[[ INFORMATION, beginning ]]
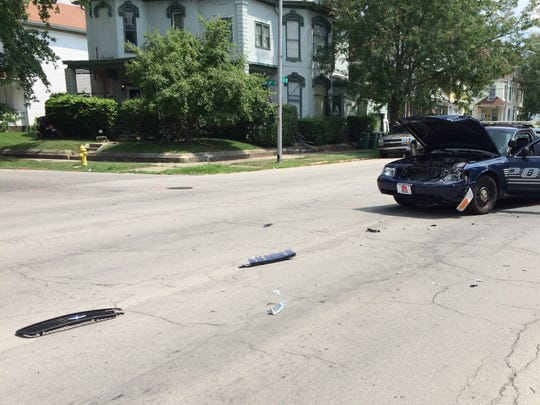 Debris was spread about 15 feet in front of a Richmond Police Department vehicle involved in an accident Thursday afternoon.
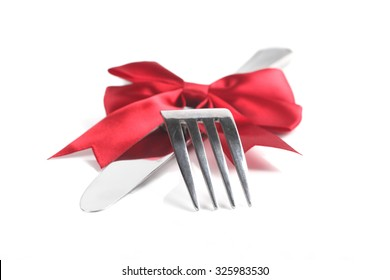Fork and knife with christmas ribbon, isolated on white, shallow focus
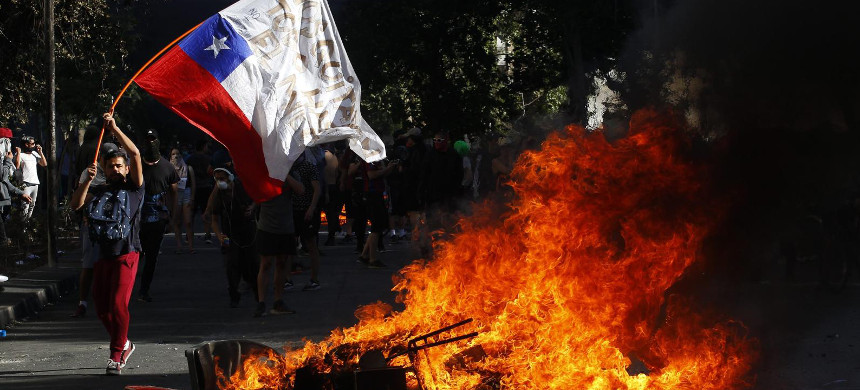 A demonstrator waves a Chilean flag next to a fire in Santiago. (photo: Getty)
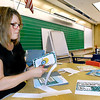 John P. Cleary |  The Herald Bulletin<br /> First-year teacher Shelly Bruzzese cuts out material as she works Friday preparing her kindergarten classroom at Alexandria-Monroe Elementary School for the first day of school Monday.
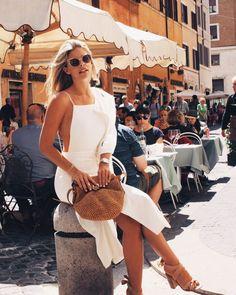 Natasha Oakley in a white dress by Revolve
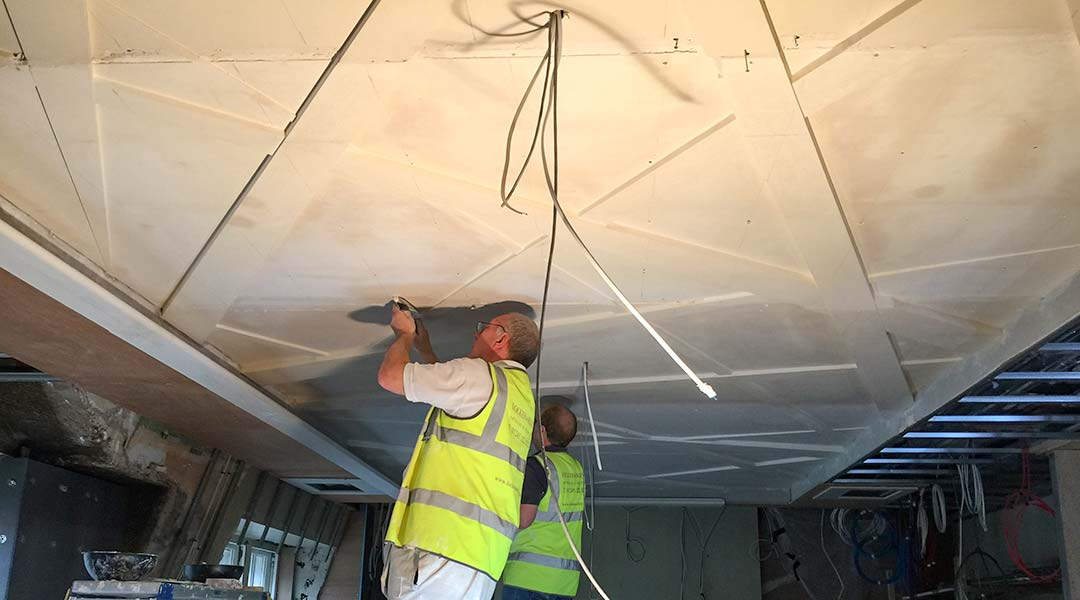 L&R specialists installing and filling the final ceiling.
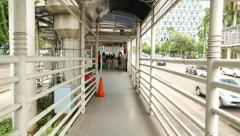Transjakarta busway shelter entrance, approach by overpass ramp Stock Footage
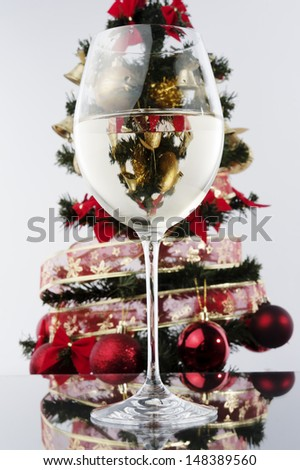 a glass of white wine and Christmas tree at background - stock photo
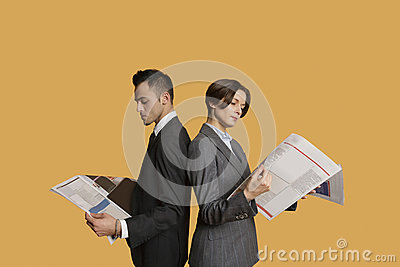 Business partners standing back to back while reading newspaper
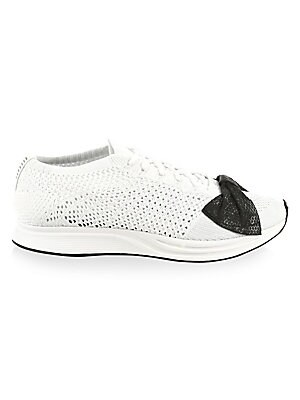 Image of Breathable sneakers with bow detail on toe Mesh knit upper Round toe Lace-up vamp Rubber sole Imported. Women's Shoes - Designer Womens Shoes > Saks Fifth Avenue. Comme des Garcons. Color: White. Size: 36 (4).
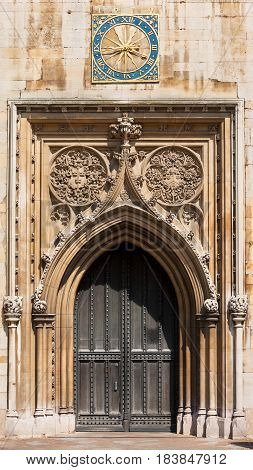 West entrance door of Church of Saint Mary the Great with Cambridge University clock above. Cambridge United Kingdom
[[ INFORMATION, end ]]
• THE PROBLEM:
If a record contains a picture, omit the picture and repeat everything else exactly.

• TASK RESPONSE:
 Debris was spread about 15 feet in front of a Richmond Police Department vehicle involved in an accident Thursday afternoon.
Fork and knife with christmas ribbon, isolated on white, shallow focus
 A demonstrator waves a Chilean flag next to a fire in Santiago. (photo: Getty)
 John P. Cleary |  The Herald Bulletin<br /> First-year teacher Shelly Bruzzese cuts out material as she works Friday preparing her kindergarten classroom at Alexandria-Monroe Elementary School for the first day of school Monday.
 Natasha Oakley in a white dress by Revolve
 L&R specialists installing and filling the final ceiling.
Transjakarta busway shelter entrance, approach by overpass ramp Stock Footage
 a glass of white wine and Christmas tree at background - stock photo
 Business partners standing back to back while reading newspaper
 Image of Breathable sneakers with bow detail on toe Mesh knit upper Round toe Lace-up vamp Rubber sole Imported. Women's Shoes - Designer Womens Shoes > Saks Fifth Avenue. Comme des Garcons. Color: White. Size: 36 (4).
 West entrance door of Church of Saint Mary the Great with Cambridge University clock above. Cambridge United Kingdom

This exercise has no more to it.